Program
Salon
03.18.18
Anna Freeman Bentley’s Studio in London
 

Anna Freeman Bentley

with Jonathan Anderson and Mandy Kahn
Cactus House Salon
Sunday, March 18, 2018
5:00 pm

The first Cactus House Salon of 2018 will feature a collection of Anna Freeman Bentley’s vivid interior oil sketches, paired with the equally vital poetry of Mandy Kahn. Each artist enters into the potential meaning(s) of space and spirit with aplomb and warmth. In their respective images, clarity and complexity synergize, implying that recognition is an exercise in multiplicity - to recognize the world is only an elementary initiation in understanding. In the world as Anna and Mandy see it, architecture embodies layered human ambition, chairs are imbued with eccentric spirit, and the walls do in fact speak.

The Cactus House Salon is named in honor of the eighty year old Cereus Monstrose that has stood since the 1930s at the door of the eponymous Cactus House, a bungalow in Atwater Village. At each salon, a featured artist will welcome guests to view a micro-installation of works, objects, studio detritus and books essential to their practice, followed by an in-depth interview with a select conversation partner in hopes of setting the stage for rich discovery and discussion.

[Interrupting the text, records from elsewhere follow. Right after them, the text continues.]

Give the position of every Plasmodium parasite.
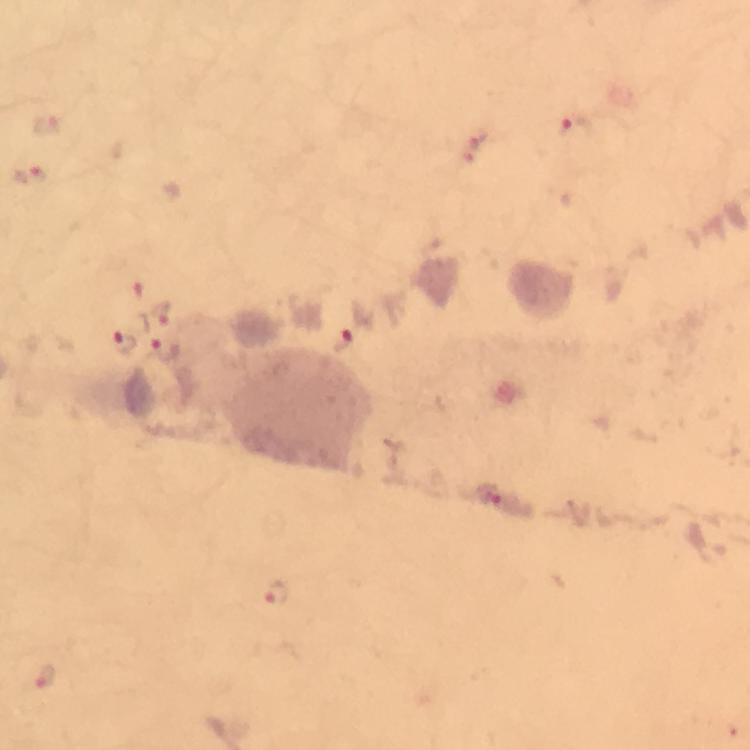

Approximate centers as {x, y} in pixels.
Plasmodium parasites: {47, 127}, {574, 129}, {478, 144}, {31, 176}, {136, 288}, {160, 314}, {350, 340}, {121, 342}, {167, 350}, {491, 495}, {278, 592}, {45, 676}.

Immersion oil applied. Thick blood film. At 100x magnification. A crop from one field of view. From a malaria diagnostic workup. Giemsa-stained preparation. Photographed with a smartphone mounted on the microscope. Image is 750×750 pixels.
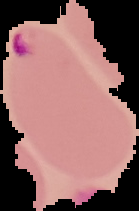

Summary:
  - Malaria status: parasitized
  - Image size: 139×211 pixels
  - Image type: segmented cell region with the area outside set to black
  - Preparation: thin blood smear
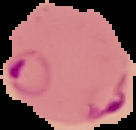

Anna Freeman Bentley was born in London in 1982. She studied at Chelsea College of Art 2001-04, Kunsthochschule Weissensee, Berlin 2003 and the Royal College of Art 2008-10. She has an upcoming solo exhibition at the Ahmanson Gallery, in Irvine (March 2018) and has had previous solo shows at Wolfson College, Oxford (2017), Husk Project Space, London (2015) and Workshop Gallery, Venice (2012). Selected group exhibitions include London Now at Space K, Seoul (2017), Der Kuhle Glanz at 68projects, Berlin (2017), the East London Painting Prize (2015 and 2014), the Prague Biennale 5 (2011), and Bloomberg New Contemporaries (2009). Awards and residencies include Breathing SPACE Residency (2016), Artist in Restaurant, Pied à Terre (2012); The Florence Trust Artists Residency (2011) and The Chelsea Arts Club Trust Award (2009), all in London.

Jonathan Anderson is an artist and art critic, and an associate professor of art at Biola University. He currently lives in London, where he is working on a PhD at King’s College London. Prior to moving to London, he was an associate professor of art at Biola University, where he taught for more than a decade. Anderson’s research and writing focuses on modern and contemporary art, with a particular interest in exploring its relations to religion and theology. He is the coauthor (with theologian William Dyrness) of the book Modern Art and the Life of a Culture: The Religious Impulses of Modernism (IVP Academic, 2016), and he has contributed to several books and journals, including essays on Rachel Whiteread, Francis Alÿs, John Cage, Wim Botha, and the strange place of theology in contemporary art criticism. Professor Anderson has given scholarly presentations at the Institute of Sacred Music at Yale University (Society for Christian Scholarship in Music), the Cathedral of Our Lady of the Angels (Association of Scholars of Christianity in the History of Art), and The Courtauld Institute of Art (Association for Art History).

Mandy Kahn is the author of two poetry collections, Glenn Gould’s Chair and Math, Heaven, Time. She frequently collaborates with composers to create new works that combine poetry and classical music and was a librettist for Yuval Sharon’s acclaimed opera Hopscotch. Her poetry is forthcoming in Best American Poetry 2018 from Scribner/Simon & Schuster and was featured in former Poet Laureaute Ted Kooser’s newspaper column American Life in Poetry. Kahn is coauthor, with Aaron Rose, of the nonfiction book Collage Culture, which was also released as a record with a score by No Age. She’s given readings at Cambridge University, London Review Bookshop and Shoreditch House in England, at Motto in Berlin, at Colette in Paris, at Printed Matter in New York, at Davies Symphony Hall in San Francisco, and at many venues in Southern California, including the Craft and Folk Art Museum, Skylight Books and Art Center College of Design. Kahn has been interviewed by BBC Radio, Flaunt and the Los Angeles Review of Books, among many others. She lives in Los Angeles.